> [About this task]: For this listing, the lines between the one holding "Orinoquía, site M04, 2020-01-31" and the one holding "A: Otospermophilus species", inclusive, must be set down exactly.

※

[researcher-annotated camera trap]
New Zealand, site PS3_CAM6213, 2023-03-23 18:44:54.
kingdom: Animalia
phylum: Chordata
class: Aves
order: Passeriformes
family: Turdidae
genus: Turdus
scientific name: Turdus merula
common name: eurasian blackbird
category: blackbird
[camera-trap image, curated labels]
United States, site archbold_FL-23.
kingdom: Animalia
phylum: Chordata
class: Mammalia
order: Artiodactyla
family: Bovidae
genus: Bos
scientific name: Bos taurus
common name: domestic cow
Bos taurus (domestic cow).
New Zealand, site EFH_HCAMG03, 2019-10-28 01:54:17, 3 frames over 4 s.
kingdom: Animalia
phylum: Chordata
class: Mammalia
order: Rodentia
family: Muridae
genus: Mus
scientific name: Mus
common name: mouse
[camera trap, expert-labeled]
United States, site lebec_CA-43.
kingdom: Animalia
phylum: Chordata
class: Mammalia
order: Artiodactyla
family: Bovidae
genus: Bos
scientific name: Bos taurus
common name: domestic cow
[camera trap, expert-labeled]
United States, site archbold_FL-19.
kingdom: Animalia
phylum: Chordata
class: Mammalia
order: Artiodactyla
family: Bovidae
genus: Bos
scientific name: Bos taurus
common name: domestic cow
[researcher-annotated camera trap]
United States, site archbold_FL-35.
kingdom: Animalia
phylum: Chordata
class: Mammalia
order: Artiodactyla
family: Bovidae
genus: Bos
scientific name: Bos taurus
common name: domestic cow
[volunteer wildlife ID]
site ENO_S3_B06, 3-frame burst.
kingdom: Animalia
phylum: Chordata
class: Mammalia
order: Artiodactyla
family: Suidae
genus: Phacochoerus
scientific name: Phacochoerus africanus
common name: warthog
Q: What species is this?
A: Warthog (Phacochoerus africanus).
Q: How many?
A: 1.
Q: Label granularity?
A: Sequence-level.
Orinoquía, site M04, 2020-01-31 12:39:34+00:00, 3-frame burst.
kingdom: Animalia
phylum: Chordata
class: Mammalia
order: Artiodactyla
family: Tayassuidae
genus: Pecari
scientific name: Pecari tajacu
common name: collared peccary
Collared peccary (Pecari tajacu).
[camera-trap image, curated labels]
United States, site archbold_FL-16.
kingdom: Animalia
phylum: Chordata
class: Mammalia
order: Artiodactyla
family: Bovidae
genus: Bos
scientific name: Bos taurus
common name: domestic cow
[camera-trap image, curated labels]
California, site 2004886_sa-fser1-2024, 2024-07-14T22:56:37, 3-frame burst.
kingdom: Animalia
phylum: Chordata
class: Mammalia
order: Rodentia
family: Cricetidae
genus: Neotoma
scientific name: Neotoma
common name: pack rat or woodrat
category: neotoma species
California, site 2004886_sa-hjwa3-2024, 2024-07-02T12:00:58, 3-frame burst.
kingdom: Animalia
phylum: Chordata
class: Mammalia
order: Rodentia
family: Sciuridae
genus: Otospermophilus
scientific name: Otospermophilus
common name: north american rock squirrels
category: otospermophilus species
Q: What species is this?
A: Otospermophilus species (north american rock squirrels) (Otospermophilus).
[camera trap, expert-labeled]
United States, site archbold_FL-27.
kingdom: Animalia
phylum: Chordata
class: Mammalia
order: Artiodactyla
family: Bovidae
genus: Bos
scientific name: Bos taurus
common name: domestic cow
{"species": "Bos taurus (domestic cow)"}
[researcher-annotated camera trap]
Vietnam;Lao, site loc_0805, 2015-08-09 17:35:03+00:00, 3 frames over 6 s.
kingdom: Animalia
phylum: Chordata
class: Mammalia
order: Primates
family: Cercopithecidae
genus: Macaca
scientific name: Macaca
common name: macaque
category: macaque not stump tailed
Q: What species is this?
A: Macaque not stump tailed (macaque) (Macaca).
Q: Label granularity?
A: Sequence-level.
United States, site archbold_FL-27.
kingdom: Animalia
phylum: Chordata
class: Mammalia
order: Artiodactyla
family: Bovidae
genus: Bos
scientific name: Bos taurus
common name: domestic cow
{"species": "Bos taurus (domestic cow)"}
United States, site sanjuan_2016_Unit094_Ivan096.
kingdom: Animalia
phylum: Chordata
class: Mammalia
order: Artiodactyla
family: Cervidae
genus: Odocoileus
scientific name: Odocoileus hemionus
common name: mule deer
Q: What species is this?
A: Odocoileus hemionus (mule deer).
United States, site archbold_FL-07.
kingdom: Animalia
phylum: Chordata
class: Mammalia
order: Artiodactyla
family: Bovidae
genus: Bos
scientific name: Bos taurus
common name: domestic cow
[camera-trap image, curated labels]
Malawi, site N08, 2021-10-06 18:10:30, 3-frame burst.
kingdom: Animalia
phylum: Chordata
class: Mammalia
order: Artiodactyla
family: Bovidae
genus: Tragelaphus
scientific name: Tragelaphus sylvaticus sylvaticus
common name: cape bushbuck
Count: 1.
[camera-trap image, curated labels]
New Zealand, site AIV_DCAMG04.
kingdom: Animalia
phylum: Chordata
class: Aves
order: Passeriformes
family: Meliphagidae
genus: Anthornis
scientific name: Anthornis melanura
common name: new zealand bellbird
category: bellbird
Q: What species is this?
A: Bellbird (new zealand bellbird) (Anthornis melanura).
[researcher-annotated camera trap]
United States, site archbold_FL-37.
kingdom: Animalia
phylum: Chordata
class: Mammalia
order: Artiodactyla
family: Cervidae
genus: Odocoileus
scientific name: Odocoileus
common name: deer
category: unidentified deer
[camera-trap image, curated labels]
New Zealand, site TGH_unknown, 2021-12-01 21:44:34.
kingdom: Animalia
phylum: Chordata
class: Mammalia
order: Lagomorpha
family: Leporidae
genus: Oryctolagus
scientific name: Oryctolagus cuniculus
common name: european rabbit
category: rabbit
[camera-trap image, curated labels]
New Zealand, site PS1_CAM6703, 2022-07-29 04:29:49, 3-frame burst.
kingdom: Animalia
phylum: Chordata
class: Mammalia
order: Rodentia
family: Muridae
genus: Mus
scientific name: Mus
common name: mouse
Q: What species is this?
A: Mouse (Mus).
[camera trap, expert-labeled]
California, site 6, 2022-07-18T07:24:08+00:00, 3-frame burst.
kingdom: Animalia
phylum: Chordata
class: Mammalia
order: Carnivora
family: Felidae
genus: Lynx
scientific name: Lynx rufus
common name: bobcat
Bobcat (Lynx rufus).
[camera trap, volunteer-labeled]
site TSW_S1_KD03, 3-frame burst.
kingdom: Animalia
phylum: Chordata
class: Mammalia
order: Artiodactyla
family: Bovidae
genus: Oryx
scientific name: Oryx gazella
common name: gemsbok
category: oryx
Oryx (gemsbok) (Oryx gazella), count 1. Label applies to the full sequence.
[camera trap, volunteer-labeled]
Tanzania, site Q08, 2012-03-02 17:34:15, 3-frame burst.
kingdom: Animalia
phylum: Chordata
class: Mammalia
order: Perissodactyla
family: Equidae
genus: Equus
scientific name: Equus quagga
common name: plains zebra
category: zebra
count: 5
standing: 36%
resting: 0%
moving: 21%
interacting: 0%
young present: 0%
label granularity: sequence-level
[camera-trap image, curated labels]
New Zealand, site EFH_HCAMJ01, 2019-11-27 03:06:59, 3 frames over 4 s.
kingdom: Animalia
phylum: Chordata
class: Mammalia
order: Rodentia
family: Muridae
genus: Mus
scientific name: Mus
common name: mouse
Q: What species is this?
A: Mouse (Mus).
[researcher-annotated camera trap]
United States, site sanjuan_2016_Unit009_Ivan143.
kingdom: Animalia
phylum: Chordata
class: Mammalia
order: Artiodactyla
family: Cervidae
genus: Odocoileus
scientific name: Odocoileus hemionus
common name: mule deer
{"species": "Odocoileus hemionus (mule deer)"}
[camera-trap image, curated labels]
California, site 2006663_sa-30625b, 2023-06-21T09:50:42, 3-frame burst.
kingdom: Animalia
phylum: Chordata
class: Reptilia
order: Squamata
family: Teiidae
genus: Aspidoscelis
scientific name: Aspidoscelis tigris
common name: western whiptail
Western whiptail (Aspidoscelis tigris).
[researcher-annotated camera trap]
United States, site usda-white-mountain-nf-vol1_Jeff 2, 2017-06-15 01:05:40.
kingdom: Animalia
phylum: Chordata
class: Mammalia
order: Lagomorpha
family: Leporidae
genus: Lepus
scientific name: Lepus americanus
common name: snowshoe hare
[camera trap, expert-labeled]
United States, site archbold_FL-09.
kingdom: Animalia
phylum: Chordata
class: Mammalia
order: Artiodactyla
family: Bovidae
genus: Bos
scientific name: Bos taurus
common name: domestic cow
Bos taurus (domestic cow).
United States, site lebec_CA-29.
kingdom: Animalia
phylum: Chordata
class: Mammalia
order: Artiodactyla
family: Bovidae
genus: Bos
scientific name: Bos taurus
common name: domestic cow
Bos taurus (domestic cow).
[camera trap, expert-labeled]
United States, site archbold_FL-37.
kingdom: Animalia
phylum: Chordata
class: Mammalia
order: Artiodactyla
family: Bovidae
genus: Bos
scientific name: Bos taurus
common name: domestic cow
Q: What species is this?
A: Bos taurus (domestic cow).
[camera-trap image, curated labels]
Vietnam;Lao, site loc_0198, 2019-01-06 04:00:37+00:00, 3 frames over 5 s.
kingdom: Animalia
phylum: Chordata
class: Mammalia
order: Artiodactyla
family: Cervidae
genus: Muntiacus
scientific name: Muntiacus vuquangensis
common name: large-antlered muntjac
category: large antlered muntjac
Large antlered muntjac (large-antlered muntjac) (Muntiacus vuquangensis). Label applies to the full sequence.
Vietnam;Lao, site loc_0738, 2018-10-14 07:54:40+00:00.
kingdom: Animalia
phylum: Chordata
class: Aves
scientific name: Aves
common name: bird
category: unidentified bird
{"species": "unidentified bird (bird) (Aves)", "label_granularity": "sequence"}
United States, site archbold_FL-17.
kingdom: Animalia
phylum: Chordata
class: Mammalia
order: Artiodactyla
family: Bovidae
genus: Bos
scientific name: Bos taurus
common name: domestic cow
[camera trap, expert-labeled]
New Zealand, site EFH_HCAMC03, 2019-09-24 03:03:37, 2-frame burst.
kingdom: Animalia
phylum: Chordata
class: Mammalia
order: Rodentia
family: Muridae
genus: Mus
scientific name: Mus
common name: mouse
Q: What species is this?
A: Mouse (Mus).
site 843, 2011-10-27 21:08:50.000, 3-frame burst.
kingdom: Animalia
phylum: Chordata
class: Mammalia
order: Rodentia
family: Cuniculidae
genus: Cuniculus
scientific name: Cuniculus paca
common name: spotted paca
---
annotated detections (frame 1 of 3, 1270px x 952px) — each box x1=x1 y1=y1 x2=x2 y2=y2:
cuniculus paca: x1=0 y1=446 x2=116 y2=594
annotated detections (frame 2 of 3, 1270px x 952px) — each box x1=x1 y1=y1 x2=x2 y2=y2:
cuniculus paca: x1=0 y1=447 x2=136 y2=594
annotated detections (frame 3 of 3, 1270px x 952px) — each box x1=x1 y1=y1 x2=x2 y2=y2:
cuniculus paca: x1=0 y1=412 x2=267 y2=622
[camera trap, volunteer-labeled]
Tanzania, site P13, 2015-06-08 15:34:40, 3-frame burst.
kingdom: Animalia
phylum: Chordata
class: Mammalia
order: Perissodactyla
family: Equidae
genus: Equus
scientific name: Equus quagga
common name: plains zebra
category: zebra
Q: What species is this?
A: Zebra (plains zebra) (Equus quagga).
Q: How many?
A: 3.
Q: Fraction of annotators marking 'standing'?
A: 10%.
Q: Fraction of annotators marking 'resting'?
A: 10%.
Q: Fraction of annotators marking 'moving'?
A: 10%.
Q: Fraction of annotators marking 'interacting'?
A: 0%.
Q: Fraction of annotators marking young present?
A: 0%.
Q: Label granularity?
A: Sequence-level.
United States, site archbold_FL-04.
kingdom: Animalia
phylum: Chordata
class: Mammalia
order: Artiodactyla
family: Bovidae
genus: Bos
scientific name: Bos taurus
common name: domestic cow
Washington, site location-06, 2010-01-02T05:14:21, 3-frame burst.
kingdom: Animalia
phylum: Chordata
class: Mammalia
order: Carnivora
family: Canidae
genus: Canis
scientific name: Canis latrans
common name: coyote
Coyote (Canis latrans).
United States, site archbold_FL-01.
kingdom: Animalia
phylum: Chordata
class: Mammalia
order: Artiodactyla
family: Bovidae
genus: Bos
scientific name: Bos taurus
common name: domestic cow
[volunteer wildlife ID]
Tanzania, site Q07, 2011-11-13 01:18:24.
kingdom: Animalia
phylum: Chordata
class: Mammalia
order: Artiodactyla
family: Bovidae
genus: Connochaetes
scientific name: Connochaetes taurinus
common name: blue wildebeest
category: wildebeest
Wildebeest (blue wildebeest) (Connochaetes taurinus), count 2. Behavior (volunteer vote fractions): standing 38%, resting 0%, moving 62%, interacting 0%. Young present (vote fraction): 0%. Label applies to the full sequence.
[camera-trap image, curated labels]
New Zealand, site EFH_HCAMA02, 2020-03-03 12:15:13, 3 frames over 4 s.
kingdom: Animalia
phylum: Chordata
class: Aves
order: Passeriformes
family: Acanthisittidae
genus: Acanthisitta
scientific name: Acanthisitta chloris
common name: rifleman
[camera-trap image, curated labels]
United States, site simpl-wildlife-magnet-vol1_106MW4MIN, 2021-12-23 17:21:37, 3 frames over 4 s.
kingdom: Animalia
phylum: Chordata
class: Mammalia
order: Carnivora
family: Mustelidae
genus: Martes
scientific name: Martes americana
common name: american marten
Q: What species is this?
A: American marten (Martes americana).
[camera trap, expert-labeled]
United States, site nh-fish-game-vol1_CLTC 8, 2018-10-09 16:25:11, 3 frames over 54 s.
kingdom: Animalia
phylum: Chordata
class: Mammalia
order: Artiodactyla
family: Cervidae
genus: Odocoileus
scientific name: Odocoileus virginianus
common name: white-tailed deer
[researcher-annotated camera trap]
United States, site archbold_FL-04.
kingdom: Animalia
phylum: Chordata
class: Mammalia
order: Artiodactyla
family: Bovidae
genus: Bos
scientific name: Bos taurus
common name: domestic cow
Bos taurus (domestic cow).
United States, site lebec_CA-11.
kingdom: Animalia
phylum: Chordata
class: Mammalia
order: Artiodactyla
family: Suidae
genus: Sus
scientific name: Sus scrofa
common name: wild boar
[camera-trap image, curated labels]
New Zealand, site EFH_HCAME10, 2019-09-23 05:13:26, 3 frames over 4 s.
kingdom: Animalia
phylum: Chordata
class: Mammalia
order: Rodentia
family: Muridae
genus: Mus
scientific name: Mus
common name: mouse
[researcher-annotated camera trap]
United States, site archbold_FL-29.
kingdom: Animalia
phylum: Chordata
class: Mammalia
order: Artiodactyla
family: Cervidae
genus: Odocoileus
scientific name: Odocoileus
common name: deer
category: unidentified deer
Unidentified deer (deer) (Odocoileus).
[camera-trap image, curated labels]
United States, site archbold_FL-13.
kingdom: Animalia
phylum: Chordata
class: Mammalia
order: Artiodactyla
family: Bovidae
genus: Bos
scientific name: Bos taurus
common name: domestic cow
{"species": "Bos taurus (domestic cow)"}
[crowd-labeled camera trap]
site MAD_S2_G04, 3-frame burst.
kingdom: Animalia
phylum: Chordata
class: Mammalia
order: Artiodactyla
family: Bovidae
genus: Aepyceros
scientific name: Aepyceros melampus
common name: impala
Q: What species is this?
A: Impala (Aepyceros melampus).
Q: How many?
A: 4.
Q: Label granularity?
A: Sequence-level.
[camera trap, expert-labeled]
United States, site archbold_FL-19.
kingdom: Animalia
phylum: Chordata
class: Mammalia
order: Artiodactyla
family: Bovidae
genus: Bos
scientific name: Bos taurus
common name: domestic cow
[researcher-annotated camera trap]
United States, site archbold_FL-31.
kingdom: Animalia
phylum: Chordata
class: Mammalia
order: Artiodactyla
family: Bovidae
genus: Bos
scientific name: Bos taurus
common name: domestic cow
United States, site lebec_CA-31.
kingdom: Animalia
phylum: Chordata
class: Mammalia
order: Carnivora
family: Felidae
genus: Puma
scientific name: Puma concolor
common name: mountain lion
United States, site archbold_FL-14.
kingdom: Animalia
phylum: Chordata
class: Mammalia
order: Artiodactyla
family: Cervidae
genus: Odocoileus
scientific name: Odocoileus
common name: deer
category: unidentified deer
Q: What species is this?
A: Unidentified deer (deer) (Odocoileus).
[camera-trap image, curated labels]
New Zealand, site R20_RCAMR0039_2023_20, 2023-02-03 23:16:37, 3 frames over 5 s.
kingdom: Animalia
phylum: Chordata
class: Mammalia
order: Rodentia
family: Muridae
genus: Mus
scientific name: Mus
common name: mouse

※

> [Reply]:
Orinoquía, site M04, 2020-01-31 12:39:34+00:00, 3-frame burst.
kingdom: Animalia
phylum: Chordata
class: Mammalia
order: Artiodactyla
family: Tayassuidae
genus: Pecari
scientific name: Pecari tajacu
common name: collared peccary
Collared peccary (Pecari tajacu).
[camera-trap image, curated labels]
United States, site archbold_FL-16.
kingdom: Animalia
phylum: Chordata
class: Mammalia
order: Artiodactyla
family: Bovidae
genus: Bos
scientific name: Bos taurus
common name: domestic cow
[camera-trap image, curated labels]
California, site 2004886_sa-fser1-2024, 2024-07-14T22:56:37, 3-frame burst.
kingdom: Animalia
phylum: Chordata
class: Mammalia
order: Rodentia
family: Cricetidae
genus: Neotoma
scientific name: Neotoma
common name: pack rat or woodrat
category: neotoma species
California, site 2004886_sa-hjwa3-2024, 2024-07-02T12:00:58, 3-frame burst.
kingdom: Animalia
phylum: Chordata
class: Mammalia
order: Rodentia
family: Sciuridae
genus: Otospermophilus
scientific name: Otospermophilus
common name: north american rock squirrels
category: otospermophilus species
Q: What species is this?
A: Otospermophilus species (north american rock squirrels) (Otospermophilus).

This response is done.